Penahanan delapan masyarakat adat Suku Soge dan Goban ini dilakukan usai pemeriksaan di Polres Sikka pada Jumat lalu (25/10/2024). Polisi menyangkakan dugaan tindak pidana perusakan terhadap lahan HGU PT Krisrama. 

Delapan orang tersebut adalah Nikolaus Susar, Bernadus Baduk, Thomas Tobi,  Germanus Gedo, Yohanes Woga, Yosep Joni, dan dua orang perempuan adat yakni Magdalena Marta serta Maria Magdalena Leny.

Aliansi Masyarakat Adat Nusantara (AMAN) menilai penahanan ini merupakan  pembungkaman terhadap suara-suara perjuangan masyarakat adat dalam memperjuangkan hak atas tanah eks Hak Guna Usaha (HGU) di Nangahale. Ketua Pelaksana Harian Wilayah AMAN Nusa Bunga, Maximilianus Herson Loi, mengatakan selain penahanan delapan masyarakat adat tersebut juga merupakan bentuk kriminalisasi. 

Pendampingan Masyarakat Adat Suku Soge Natarmage dan Suku Goban Runut di Polres Sikka. Foto: AMAN

“Kami mengecam keras tindakan polisi yang menahan delapan orang masyarakat adat ini. Mereka tidak bersalah, mereka hanya berjuang mempertahankan keutuhan wilayah adat mereka,” kata Maximilianus Herson Loi.

Ia menyebutkan delapan anggota masyarakat adat ini mempertahankan kampungnya dari eksploitasi dan pengambilan secara sepihak oleh pihak luar. Semestinya polisi harus melindungi dan menghormati upaya ini.

Suku Soge Natarmage dan Goban Runut diketahui tengah bersengketa dengan PT Krisrama, milik Keuskupan Maumere. Lahan mereka dimasukkan dalam HGU milik perusahaan itu oleh pemerintah. 

Menurutnya perilaku kepolisian tidak adil karena melakukan penindakan hukum di saat sengketa masih terjadi. 

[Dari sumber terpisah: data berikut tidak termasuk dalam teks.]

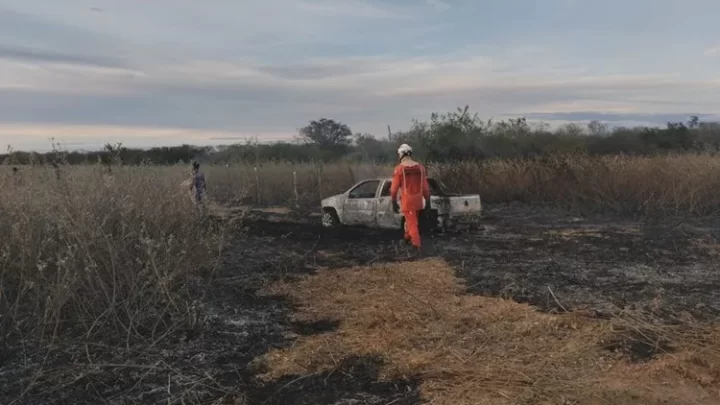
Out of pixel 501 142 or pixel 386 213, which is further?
pixel 501 142

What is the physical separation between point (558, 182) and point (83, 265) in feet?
57.0

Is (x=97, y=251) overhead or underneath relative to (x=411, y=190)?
underneath

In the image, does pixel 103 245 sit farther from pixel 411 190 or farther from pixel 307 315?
pixel 411 190

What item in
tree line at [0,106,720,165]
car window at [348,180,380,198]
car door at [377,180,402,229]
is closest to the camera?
car door at [377,180,402,229]

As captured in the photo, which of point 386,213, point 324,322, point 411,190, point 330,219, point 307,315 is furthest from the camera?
point 330,219

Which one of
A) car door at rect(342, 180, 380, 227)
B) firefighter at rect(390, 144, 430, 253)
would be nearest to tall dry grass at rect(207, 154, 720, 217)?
car door at rect(342, 180, 380, 227)

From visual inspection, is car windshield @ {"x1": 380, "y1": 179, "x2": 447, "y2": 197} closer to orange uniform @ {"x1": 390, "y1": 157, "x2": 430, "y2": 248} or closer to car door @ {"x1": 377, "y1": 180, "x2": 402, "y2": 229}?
car door @ {"x1": 377, "y1": 180, "x2": 402, "y2": 229}

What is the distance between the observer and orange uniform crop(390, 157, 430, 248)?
34.7 feet

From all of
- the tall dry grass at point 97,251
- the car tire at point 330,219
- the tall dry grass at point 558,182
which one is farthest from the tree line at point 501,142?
the tall dry grass at point 97,251

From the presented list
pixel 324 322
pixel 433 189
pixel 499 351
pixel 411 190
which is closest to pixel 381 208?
pixel 433 189

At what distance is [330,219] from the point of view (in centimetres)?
1614

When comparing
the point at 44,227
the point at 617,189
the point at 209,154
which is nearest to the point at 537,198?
the point at 617,189

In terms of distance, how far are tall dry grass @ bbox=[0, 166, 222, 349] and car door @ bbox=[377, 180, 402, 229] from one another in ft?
22.0

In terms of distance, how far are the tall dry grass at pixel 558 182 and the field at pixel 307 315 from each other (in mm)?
6367
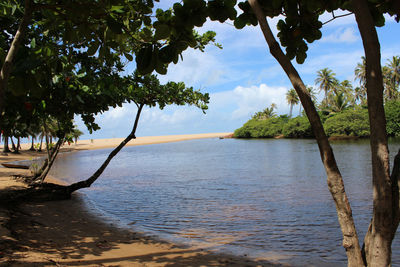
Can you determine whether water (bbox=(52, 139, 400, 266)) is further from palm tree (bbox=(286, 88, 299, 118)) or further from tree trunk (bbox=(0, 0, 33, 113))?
palm tree (bbox=(286, 88, 299, 118))

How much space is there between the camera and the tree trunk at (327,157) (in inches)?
82.7

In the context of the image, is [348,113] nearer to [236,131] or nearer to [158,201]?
[236,131]

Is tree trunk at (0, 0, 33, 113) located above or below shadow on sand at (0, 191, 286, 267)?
above

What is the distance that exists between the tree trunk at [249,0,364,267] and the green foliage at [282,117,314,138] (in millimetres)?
62422

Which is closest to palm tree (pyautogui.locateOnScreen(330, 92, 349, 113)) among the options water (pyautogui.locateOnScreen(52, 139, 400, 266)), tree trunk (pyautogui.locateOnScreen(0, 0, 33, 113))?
water (pyautogui.locateOnScreen(52, 139, 400, 266))

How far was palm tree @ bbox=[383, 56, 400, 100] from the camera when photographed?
53250mm

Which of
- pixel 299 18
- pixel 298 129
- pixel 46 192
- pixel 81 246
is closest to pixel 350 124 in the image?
pixel 298 129

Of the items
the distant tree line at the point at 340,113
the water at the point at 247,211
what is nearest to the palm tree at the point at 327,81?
the distant tree line at the point at 340,113

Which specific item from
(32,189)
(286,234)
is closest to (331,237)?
(286,234)

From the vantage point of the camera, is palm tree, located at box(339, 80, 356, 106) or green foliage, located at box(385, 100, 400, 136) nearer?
green foliage, located at box(385, 100, 400, 136)

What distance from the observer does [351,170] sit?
18031 mm

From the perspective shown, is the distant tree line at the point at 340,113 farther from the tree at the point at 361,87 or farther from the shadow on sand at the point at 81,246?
the shadow on sand at the point at 81,246

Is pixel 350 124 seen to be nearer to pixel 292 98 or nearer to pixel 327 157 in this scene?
pixel 292 98

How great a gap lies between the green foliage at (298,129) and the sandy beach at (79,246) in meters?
59.2
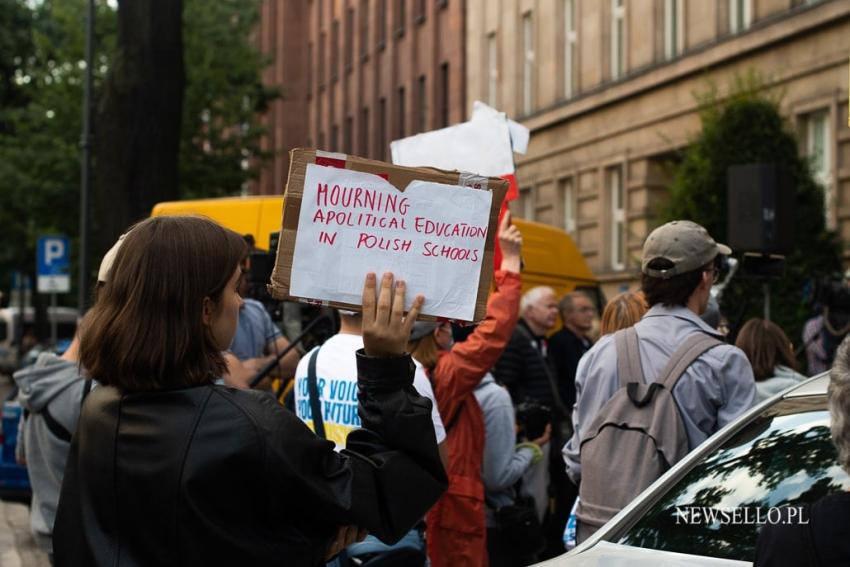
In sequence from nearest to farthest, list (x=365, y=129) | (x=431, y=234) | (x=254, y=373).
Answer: (x=431, y=234) → (x=254, y=373) → (x=365, y=129)

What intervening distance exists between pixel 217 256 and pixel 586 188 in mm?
27318

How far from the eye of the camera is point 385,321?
2.72m

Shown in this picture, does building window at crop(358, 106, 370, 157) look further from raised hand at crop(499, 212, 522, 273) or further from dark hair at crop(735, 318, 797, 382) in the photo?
raised hand at crop(499, 212, 522, 273)

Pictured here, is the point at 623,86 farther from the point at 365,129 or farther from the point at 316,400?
the point at 316,400

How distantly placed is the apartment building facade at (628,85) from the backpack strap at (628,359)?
1541cm

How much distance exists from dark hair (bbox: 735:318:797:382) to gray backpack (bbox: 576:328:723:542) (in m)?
2.88

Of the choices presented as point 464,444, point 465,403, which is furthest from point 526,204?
point 464,444

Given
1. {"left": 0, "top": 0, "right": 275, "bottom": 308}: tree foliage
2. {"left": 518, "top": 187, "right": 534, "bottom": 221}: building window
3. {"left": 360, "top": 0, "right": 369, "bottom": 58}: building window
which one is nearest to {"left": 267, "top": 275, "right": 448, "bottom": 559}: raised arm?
{"left": 0, "top": 0, "right": 275, "bottom": 308}: tree foliage

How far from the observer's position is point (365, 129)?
46.7m

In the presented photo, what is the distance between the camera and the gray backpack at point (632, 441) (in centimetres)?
453

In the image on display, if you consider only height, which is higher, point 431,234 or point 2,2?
point 2,2

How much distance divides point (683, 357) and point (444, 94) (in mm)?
34664

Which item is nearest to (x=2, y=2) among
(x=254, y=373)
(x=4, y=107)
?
(x=4, y=107)

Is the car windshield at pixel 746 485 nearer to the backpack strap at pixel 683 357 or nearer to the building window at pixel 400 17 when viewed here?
the backpack strap at pixel 683 357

Sebelumnya delapan masyarakat adat ini datang ke kepolisian untuk diperiksa dengan diantar oleh sekitar 60 masyarakat adat. Namun usai pemeriksaan polisi langsung melakukan penahanan dengan alasan untuk menghindari penghilangan barang bukti atau melarikan diri dan atau melakukan tindak pidana lainnya. 

Satu dari delapan orang itu, yakni Maria Magdalena Leny, menjadi tahanan luar karena memiliki anak balita. 

Herson Loi mendesak Kepolisian Resor Sikka untuk segera membebaskan delapan pejuang Masyarakat Adat Suku Soge Natarmage dan Suku Goban Runut yang saat ini masih ditahan. 

“Kami mendesak Polres Sikka segera membebaskan delapan pejuang Masyarakat Adat yang masih ditahan,” tandasnya.

Sementara aktivis AMAN NTT, Johny Bala, menyebutkan PT. Krisrama hendak membersihkan 200 rumah milik masyarakat adat Suku Soge dan Goban Runut di Nangahale. Perusahaan itu mengklaim telah mengantongi sertifikat HGU atas 10 Persil tanah di itu.

Menurutnya penerbitan HGU ini janggal karena seharusnya status tanah harus tidak ada sengketa. Bila masih ada sengketa maka sertifikat belum bisa terbitkan.

“Namun, kalau kita berkaca dari Kasus Nangahale ini. Jelas-jelas status tanahnya masih sengketa. Dan saya yakin pihak ATR/BPN Sikkapun tahu itu. Tapi kok sertifikat HGU tetap diterbitkan,” kata John melalui status media sosialnya.